> [Exercise task A]: In the article on The Ego and the Id, what two types of unconscious thoughts does Freud distinguish?
> [Exercise task B]: Extend the article on The Ego and the Id past its final sentence.

> [Extract]:
The Ego and the Id
- Author: Sigmund Freud
- Original title: Das Ich und das Es
- Publisher: Internationaler Psycho- analytischer Verlag (Vienna), W. W. Norton & Company
- Publication date: April 1923

= The Ego and the Id =

Book by Sigmund Freud

The Ego and the Id (Das Ich und das Es) is a prominent paper by Sigmund Freud, the founder of psychoanalysis. It is an analytical study of the human psyche outlining his theories of the psychodynamics of the id, ego and super-ego, which is of fundamental importance in the development of psychoanalysis. The study was conducted over years of research and was first published in the third week of April 1923.

== Overview ==

The Ego and the Id develops a line of reasoning as a groundwork for explaining various (or perhaps all) psychological conditions, pathological and non-pathological alike. These conditions result from powerful internal tensions—for example: 1) between the ego and the id, 2) between the ego and the super ego, and 3) between the love-instinct and the death-instinct. The book deals primarily with the ego and the effects these tensions have on it.

The ego—caught between the id and the super-ego—finds itself simultaneously engaged in conflict by repressed thoughts in the id and relegated to an inferior position by the super-ego. And at the same time, the interplay between the love instinct and the death instinct can manifest itself at any level of the psyche. The outline below is an exegesis of Freud's arguments, explaining the formation of the aforementioned tensions and their effects.

== Exegesis by chapter ==

===Presuppositions: "Consciousness and the Unconscious"===
All concepts in The Ego and the Id are built upon the presupposed existence of conscious and unconscious thoughts. On the first line, Freud states, "[About consciousness and the unconscious] there is nothing new to be said... the division of mental life into what is conscious and what is unconscious is the fundamental premise on which psycho-analysis is based" (9). He further distinguishes between two types of unconscious thoughts: "preconscious" ideas, which are latent yet fully capable of becoming conscious; and "unconscious" ideas, which are repressed and cannot become conscious without the help of psychoanalysis.

It would be overly simple to assume that the unconscious and the conscious map directly onto the id and the ego, respectively. Freud argues that (according to his work with psychoanalysis) the supposedly conscious ego can be shown to possess unconscious thoughts (16) when it unknowingly resists parts of itself. Thus, a third kind of unconscious thought seems to be necessary, a process that is neither repressed nor latent (18), but which is nonetheless an integral part of the ego: the act of repression.

If this is true, Freud argues that the idea of "unconsciousness" must be reevaluated: contrary to prior belief, human psychodynamics cannot be fully explained by a tension between unconscious and conscious thoughts. A new framework is required, one that further examines the status of the ego.

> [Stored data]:
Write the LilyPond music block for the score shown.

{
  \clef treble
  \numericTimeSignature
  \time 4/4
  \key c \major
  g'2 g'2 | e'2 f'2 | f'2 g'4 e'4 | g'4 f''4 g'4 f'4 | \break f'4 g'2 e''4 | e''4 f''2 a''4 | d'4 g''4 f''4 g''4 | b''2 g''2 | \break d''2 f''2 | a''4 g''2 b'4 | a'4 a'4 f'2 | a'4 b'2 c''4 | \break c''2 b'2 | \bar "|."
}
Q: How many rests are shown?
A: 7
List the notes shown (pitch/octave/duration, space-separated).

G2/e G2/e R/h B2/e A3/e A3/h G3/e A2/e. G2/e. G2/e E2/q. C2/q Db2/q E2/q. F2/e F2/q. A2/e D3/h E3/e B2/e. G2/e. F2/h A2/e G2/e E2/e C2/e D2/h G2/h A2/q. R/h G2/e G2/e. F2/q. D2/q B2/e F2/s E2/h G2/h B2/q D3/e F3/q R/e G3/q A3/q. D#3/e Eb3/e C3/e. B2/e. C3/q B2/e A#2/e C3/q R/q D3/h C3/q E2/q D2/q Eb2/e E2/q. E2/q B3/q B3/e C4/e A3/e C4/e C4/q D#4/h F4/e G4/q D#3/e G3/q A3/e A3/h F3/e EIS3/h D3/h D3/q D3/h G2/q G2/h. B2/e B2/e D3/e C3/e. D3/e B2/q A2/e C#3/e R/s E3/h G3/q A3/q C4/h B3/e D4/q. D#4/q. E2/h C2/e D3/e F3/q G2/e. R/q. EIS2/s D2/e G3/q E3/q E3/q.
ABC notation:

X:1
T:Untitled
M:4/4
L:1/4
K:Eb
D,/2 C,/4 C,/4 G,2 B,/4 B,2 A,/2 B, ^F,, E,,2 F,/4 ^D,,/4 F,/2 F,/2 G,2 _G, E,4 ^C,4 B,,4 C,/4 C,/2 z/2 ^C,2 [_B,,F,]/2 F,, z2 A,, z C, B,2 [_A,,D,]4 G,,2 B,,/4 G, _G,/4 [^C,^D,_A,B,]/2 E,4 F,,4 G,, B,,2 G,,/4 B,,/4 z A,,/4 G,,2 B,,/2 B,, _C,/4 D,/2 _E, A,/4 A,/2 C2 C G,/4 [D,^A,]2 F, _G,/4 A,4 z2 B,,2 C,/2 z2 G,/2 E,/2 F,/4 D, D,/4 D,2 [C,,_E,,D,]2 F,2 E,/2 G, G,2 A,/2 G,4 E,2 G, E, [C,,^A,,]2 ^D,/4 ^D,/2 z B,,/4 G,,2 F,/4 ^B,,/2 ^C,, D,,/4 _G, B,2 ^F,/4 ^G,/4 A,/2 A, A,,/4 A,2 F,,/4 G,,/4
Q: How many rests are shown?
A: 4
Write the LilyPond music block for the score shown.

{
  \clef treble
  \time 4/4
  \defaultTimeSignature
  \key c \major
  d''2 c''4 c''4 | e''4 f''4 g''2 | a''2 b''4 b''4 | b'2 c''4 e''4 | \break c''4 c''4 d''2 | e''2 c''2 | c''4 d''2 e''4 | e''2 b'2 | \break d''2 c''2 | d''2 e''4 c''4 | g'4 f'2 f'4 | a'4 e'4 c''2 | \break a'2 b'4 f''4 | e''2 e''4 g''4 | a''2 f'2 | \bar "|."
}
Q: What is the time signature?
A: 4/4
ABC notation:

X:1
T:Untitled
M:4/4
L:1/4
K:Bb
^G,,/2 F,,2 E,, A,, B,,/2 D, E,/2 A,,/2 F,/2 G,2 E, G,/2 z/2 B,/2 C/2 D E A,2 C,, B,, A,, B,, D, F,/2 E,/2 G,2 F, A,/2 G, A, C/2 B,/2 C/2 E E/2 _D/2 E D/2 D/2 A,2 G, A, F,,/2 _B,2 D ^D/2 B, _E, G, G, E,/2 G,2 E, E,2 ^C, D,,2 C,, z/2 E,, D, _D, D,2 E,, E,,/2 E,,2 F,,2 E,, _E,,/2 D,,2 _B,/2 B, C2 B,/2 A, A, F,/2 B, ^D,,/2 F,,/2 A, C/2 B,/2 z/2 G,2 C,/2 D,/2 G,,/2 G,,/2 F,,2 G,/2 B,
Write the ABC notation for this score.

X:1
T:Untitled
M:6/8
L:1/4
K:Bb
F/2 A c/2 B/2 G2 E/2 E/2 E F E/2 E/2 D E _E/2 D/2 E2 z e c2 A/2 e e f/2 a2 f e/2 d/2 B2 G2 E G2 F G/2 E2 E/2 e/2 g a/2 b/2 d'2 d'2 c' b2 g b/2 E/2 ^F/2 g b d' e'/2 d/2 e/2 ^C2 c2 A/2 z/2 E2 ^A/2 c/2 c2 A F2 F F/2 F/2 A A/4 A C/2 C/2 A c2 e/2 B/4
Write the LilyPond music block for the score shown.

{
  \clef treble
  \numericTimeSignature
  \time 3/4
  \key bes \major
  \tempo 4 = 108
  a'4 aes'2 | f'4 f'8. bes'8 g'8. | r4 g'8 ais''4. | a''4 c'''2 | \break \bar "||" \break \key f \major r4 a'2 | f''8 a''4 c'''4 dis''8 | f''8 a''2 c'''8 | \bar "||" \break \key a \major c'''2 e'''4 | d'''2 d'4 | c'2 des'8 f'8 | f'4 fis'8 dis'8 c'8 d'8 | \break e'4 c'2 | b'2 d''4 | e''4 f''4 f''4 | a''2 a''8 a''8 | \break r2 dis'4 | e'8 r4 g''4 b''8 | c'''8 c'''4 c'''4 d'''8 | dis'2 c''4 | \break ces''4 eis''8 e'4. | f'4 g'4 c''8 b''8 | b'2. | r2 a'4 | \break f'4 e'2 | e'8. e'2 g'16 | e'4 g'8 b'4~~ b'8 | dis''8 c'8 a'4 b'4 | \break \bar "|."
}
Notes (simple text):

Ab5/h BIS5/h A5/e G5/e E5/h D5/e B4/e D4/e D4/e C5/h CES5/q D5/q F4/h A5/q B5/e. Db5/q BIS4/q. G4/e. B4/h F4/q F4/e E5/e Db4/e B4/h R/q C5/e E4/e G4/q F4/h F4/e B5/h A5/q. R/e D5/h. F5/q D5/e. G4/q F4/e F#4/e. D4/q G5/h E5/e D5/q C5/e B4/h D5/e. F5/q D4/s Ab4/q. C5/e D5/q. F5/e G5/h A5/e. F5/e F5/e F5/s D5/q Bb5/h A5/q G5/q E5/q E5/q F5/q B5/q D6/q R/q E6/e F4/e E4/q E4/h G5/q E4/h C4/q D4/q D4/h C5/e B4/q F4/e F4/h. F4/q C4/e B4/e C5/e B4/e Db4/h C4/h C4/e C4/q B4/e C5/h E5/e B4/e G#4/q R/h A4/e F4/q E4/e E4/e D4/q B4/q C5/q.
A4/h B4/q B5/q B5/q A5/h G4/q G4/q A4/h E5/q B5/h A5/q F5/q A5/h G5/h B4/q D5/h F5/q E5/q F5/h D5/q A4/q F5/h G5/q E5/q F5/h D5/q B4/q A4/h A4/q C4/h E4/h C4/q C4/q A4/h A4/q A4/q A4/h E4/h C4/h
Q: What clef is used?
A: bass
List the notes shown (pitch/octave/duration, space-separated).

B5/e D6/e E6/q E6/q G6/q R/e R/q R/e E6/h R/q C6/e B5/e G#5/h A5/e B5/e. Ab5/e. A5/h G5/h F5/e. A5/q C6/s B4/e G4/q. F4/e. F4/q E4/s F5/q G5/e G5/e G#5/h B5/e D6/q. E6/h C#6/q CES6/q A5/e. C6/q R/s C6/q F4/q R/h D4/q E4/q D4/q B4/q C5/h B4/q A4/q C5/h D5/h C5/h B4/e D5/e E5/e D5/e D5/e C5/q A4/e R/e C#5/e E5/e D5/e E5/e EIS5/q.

> [Expected output A]: Preconscious ideas, which are latent but can become conscious, and unconscious ideas, which are repressed and cannot become conscious without psychoanalysis.

> [Expected output B]:
===Mapping the new framework: "The Ego and the Id"===
Before defining the ego explicitly, Freud argues for a manner in which unconscious thoughts can be made conscious. He believes the answer lies in the difference between unconscious thoughts and preconscious thoughts: The unconscious are "worked out upon some sort of material that remains unrecognized" (21), while the preconscious are connected to perceptions, especially "verbal images". The difference, then, is a connection to words (more specifically, to the "memory residue" of words.) The goal of psychoanalysis, then, is to connect the freely floating unconscious material to words via psychoanalytic dialogue.

He goes on to note that the ego is essentially a system of perception, so it must be closely related to the preconscious (27). Thus, two primary components of ego are a system of perception and a set of unconscious (specifically, preconscious) ideas. Its relationship to the unconscious id (Es), therefore, is a close one. The ego merges into the id (28). He compares the dynamic to that of a rider and a horse. The ego must control the id, like the rider, but at times, the rider is obliged to guide the horse where it wants to go. Likewise, the ego must, at times, conform to the desires of the id.
Finally, the ego is a "modified portion" of the id that can perceive the empirical world (29). It is this idea of perception that leads Freud to call the ego a "body-ego" (31)—a mental projection of the surface of one's physical body.

===Further complication: "The Ego and the Super-Ego (Ego-Ideal)"===
The ego is divided into two parts: the ego itself and the super-ego (Über-Ich), or the ego-ideal (Ideal-Ich) (34). Although Freud seems never to argue for the existence of a super-ego in The Ego and the Id (save to reference one of his earlier works in a footnote), we may consider a need for the super-ego implicit in Freud's previous arguments. Indeed, the super-ego is the solution to the mystery raised in the first chapter—the unconscious part of the ego, the part that acts in a repressive capacity.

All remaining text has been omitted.